The Judge of the Supreme Court Ricardo Lorenzetti He argued that Manuel García Mansilla You must decide whether to give up your position after the Senate rejected its specifications. “It is a personal decision that he will be evaluating,” he said Friday in an interview with Eduardo Feinmann on Radio Miter, after noting that he “would never have accepted to be designated by decree.”
The high house voted Thursday against the applications of García Mansilla and Ariel Lijowith greater margin of rejection in the case of the first (51 negative votes against 20 affirmative). Both had been proposed by the president Javier Milei to cover vacancies Elena Highton de Nolasco and Juan Carlos Maqueda. Not getting the necessary support, the president appointed them by decree in February. However, only García Mansilla assumed, since Lijo did not achieve the judicial license it required.
In the report, Lorenzetti marked distance from the procedure chosen by the Executive and questioned the lack of institutionality: “If one mentally suppresses the decree, the situation of the candidates would have been different. It is not about winning or losing, but that the institutions work.” And he was blunt to highlight: “I would never accept being designated by decree, I said it many times, you have to be consistent.”
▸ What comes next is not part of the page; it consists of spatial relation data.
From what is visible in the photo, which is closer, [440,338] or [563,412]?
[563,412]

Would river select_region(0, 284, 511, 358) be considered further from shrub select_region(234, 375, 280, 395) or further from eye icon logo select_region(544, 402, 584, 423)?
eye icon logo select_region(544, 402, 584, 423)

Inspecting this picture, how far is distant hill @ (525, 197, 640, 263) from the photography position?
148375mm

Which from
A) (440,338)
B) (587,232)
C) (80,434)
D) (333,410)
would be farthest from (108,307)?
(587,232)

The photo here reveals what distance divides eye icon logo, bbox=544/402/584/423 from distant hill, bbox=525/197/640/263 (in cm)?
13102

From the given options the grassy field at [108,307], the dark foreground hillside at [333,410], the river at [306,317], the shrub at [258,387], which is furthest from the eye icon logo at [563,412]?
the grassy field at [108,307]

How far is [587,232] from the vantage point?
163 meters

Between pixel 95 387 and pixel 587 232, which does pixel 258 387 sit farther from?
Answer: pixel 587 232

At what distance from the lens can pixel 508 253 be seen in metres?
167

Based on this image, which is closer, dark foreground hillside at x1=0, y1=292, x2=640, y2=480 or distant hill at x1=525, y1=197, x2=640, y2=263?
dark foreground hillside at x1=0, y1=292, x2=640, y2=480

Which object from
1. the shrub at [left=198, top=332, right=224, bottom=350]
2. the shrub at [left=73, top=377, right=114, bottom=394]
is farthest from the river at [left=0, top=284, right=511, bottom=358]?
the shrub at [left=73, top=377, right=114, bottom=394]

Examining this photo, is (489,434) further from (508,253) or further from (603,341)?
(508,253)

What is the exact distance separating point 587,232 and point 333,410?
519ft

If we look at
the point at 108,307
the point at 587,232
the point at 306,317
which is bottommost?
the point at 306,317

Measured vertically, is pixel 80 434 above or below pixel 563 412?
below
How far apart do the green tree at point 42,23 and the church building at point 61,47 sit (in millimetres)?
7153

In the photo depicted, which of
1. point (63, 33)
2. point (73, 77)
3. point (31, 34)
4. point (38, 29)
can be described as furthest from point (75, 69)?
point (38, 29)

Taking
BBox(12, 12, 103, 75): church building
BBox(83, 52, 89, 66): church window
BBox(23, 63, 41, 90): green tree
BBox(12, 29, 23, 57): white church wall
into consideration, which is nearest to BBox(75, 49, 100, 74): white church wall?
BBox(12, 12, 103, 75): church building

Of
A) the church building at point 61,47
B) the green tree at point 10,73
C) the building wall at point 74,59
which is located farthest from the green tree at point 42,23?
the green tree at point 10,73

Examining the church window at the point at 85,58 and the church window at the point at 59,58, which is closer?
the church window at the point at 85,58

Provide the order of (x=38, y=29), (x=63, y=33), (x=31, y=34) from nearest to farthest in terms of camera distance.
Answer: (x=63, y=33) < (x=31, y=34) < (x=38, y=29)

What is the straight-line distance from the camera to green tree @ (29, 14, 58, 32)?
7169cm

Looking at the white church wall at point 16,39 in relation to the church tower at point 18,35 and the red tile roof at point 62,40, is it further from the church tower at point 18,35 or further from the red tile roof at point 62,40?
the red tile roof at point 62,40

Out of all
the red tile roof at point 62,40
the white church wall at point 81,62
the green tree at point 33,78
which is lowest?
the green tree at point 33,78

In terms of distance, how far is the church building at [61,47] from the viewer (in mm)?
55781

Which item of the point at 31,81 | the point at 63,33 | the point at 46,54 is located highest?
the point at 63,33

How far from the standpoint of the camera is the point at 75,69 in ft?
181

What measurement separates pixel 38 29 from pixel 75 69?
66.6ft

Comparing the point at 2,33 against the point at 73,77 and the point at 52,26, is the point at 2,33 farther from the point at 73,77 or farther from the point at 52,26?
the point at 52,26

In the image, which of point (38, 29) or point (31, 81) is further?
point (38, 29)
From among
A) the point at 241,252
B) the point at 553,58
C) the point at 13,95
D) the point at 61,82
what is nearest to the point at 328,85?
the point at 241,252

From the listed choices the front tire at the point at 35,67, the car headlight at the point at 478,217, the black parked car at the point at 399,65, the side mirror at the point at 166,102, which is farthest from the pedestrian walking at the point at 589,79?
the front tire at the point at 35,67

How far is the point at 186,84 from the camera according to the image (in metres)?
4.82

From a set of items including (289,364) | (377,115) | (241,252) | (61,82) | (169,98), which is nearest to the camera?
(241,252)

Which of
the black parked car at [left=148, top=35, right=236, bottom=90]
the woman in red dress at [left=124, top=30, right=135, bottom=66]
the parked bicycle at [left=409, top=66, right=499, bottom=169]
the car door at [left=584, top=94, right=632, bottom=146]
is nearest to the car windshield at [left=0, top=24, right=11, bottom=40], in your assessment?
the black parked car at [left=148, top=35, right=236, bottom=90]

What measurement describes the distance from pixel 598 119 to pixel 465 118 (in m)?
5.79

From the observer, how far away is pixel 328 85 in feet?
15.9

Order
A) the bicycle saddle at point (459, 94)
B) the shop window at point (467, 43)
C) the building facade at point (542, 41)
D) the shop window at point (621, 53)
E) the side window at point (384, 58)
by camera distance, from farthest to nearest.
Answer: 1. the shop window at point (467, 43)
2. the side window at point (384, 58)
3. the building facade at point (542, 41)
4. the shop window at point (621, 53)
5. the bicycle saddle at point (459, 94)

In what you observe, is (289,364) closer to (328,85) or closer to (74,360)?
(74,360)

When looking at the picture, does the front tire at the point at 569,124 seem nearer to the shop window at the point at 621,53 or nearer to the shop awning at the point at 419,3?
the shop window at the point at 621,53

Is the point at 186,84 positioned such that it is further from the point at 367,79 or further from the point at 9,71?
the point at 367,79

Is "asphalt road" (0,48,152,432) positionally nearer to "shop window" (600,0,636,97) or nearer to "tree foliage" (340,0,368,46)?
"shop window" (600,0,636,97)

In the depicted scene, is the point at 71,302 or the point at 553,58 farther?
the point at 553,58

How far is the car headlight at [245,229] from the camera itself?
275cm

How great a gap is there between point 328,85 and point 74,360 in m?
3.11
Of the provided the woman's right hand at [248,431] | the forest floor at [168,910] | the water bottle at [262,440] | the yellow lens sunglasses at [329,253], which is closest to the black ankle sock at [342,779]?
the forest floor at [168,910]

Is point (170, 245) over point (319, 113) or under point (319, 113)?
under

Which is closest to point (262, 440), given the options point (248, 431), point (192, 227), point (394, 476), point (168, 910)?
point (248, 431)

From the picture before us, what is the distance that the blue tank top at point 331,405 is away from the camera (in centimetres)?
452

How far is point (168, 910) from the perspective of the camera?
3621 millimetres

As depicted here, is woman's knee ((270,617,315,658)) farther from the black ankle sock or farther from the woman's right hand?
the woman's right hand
The phrase of the Supreme Magistrate Santa Fe is a shot by elevation to Garcia Mansilla that was appointed in commission through a decree, and that he had assured before representatives of the Upper House that would not accept to enter that way. “A judge appointed in commission, once he enters the Court, could have a certain lack of independence. I imagine a hypothetical case in which the PEN can appoint Judges in commission and who fail in favor of the Executive’s interests to the extent that they enter the Court, even for that short period of a year,” said the judge at that hearing.

Lorenzetti also recalled that in 2015, when Mauricio Macri tried to designate by decree to Horacio Rosatti and Carlos Rosenkrantz, The Court itself suggested to the Executive to respect the parliamentary procedure. “The Court has repeatedly said that the designation of judges is a decision of the Senate,” he said.
Asked by Feinmann on whether García Mansilla should leave his position after legislative rejection, he avoided a direct response but insisted that it is a determination that corresponds to the judge himself. “He is an honorable person, he is working with us, and it will be he who evaluates it,” he said. Finally, Lorenzetti stressed that the Court continues to function normally and separated the political debate of institutional performance. “We are issuing sentences and we will continue to do it beyond all opinions,” he concluded.